Objective 1 — In the Charles Atlas profile below, list the kinds of work that the text says Atlas has made since the mid-1970s.
Objective 2 — According to the Charles Atlas profile below, on which dates will his live video environment take place?
Objective 3 — Extend the Charles Atlas profile below, starting after its final sentence.

Excerpted text —
Born in 1949 in St. Louis
Lives and Works in New York

Charles Atlas is a pioneering figure in film and video. Since the mid-1970s his experimental films, documentaries, broadcast works, multichannel installations, and live electronic performances have innovatively defined their mediums. A central aspect of his artistic practice has been deep collaborative relationships, particularly with performing artists such as Leigh Bowery, Michael Clark, Douglas Dunn, Yvonne Rainer, Mika Tajima and the New Humans, and many others. In his own words, “Although I have a deep interest in form and craft, the essence of my work resides ultimately in the relationships that develop with my subjects and my collaborators.”

Over the past decade, Atlas has become increasingly interested in live video improvisation: composing, editing, and projecting in real time. From April 18 through 22, he will present an unfolding, weeklong live video environment punctuated by live performances with experimental musician William Basinski—whose haunting compositions often involve found and electronic sounds, repetitive loops, and documenting the aural disintegration of his earlier recordings on audio tape—and performance artist Johanna Constantine.

Record set —

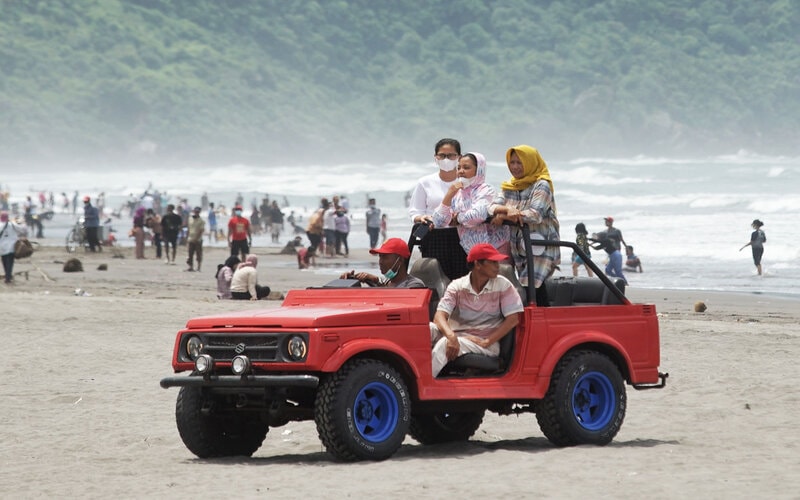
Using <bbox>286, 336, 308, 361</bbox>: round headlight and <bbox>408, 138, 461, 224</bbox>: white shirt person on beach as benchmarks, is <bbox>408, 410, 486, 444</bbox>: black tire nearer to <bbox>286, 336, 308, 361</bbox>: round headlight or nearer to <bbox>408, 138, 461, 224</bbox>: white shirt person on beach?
<bbox>408, 138, 461, 224</bbox>: white shirt person on beach

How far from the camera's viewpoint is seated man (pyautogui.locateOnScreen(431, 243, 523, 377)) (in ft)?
29.0

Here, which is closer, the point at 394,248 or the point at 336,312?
the point at 336,312

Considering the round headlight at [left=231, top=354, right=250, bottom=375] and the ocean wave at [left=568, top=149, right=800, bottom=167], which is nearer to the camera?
the round headlight at [left=231, top=354, right=250, bottom=375]

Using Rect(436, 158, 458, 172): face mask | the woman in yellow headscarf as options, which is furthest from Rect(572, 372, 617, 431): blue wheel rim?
Rect(436, 158, 458, 172): face mask

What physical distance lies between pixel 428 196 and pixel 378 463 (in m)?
2.26

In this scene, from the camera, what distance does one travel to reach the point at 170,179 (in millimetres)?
134625

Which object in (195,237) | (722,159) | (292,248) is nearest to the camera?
(195,237)

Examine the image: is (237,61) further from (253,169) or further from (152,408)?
(152,408)

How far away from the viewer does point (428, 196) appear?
32.5ft

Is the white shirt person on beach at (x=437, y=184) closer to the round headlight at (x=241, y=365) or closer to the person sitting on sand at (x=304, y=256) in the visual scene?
the round headlight at (x=241, y=365)

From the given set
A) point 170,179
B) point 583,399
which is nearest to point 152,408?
point 583,399

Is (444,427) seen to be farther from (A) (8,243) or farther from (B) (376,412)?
(A) (8,243)

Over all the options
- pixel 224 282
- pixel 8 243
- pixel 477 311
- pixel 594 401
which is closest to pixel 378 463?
pixel 477 311

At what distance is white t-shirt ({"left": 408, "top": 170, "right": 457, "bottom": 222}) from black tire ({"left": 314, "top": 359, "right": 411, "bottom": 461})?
178 cm
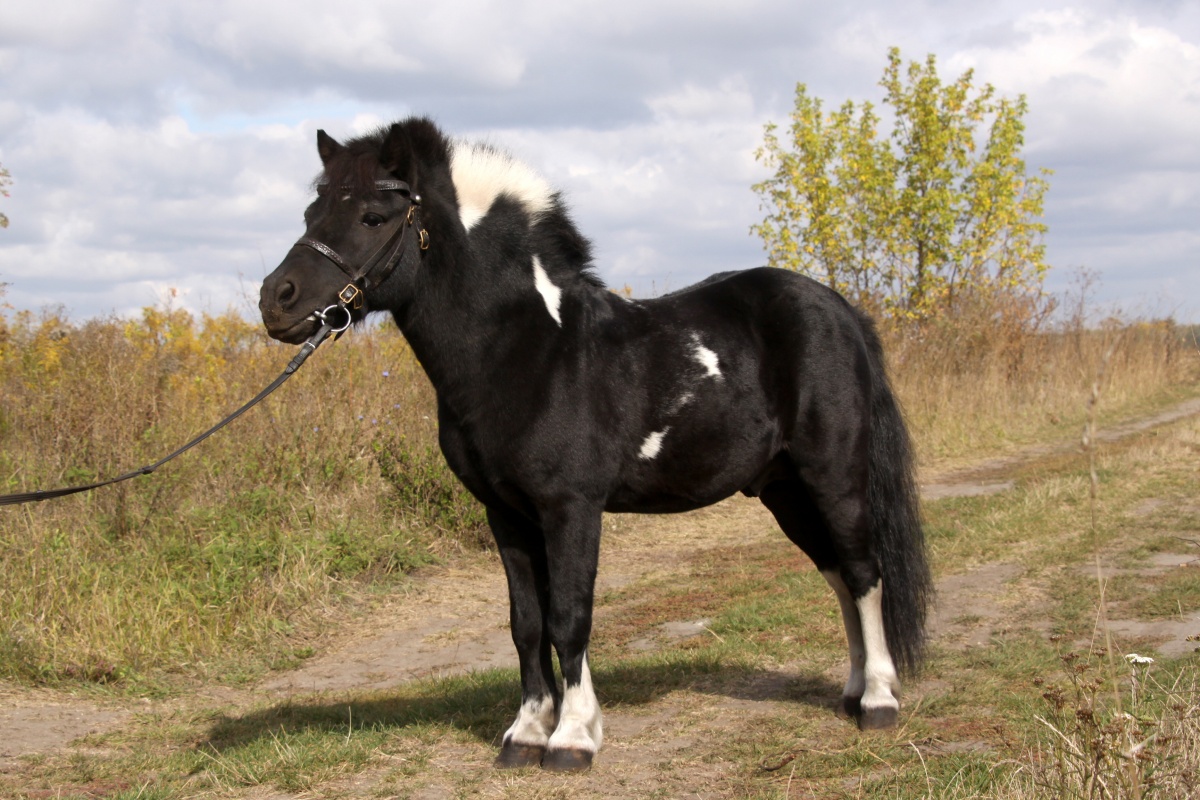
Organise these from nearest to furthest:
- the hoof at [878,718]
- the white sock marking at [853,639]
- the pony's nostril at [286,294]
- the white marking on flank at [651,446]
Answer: the pony's nostril at [286,294] < the white marking on flank at [651,446] < the hoof at [878,718] < the white sock marking at [853,639]

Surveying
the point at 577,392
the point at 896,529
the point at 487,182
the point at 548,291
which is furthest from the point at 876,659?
the point at 487,182

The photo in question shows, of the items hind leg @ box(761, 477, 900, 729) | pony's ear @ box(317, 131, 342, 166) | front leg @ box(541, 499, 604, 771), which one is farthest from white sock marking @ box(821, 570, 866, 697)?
pony's ear @ box(317, 131, 342, 166)

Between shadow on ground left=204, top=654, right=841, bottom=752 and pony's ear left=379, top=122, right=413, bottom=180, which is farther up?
pony's ear left=379, top=122, right=413, bottom=180

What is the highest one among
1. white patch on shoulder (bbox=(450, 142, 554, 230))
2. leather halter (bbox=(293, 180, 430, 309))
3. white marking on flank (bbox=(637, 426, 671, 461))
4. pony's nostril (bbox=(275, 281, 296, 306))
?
white patch on shoulder (bbox=(450, 142, 554, 230))

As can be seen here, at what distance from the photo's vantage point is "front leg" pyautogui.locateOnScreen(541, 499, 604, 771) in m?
4.10

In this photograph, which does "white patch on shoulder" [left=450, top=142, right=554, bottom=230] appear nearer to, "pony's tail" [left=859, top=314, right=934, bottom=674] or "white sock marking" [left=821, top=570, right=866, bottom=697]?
"pony's tail" [left=859, top=314, right=934, bottom=674]

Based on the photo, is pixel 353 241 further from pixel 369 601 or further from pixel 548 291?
pixel 369 601

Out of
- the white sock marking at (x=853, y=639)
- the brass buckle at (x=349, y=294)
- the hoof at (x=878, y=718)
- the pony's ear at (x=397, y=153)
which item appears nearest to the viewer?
the brass buckle at (x=349, y=294)

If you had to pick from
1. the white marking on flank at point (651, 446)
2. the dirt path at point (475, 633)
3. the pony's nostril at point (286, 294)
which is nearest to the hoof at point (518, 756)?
the dirt path at point (475, 633)

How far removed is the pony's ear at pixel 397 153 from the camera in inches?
159

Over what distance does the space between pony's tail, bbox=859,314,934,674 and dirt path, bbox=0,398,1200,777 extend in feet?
2.13

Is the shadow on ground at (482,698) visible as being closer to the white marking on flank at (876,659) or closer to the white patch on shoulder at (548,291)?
the white marking on flank at (876,659)

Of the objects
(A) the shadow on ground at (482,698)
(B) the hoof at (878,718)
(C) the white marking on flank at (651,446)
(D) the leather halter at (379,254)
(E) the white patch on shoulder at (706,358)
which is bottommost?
(A) the shadow on ground at (482,698)

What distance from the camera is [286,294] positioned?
3814mm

Final answer 1 — experimental films, documentaries, broadcast works, multichannel installations, live electronic performances

Final answer 2 — April 18 through 22

Final answer 3 —
Although he has worked with many noteworthy dancers and choreographers, Atlas has had a particularly strong relationship with Merce Cunningham (1919–2009), serving first as his filmmaker-in-residence for ten years (1974–83) and then continuing to document Cunningham’s dances through the remainder of his career. Atlas’s unique artistic vision for capturing dance on camera has created new and original experiences out of this notoriously difficult task.

In September 2008, Cunningham staged Ocean (1994), one of the most ambitious works of his legendary sixty-year career, at the bottom of the massive Rainbow Granite Quarry in Minnesota. The event was seen by 4,500 audience members and featured the dancers and musicians of the Merce Cunningham Dance Company, along with a 150-piece orchestra. Using a five-camera crew, Atlas filmed three performances of this epic production which he then edited into a single film. Atlas’s films stand as the final living record of many of Cunningham’s seminal works, and the feature-length Ocean marks his final Cunningham project. Ocean will be screened April 11 through 15.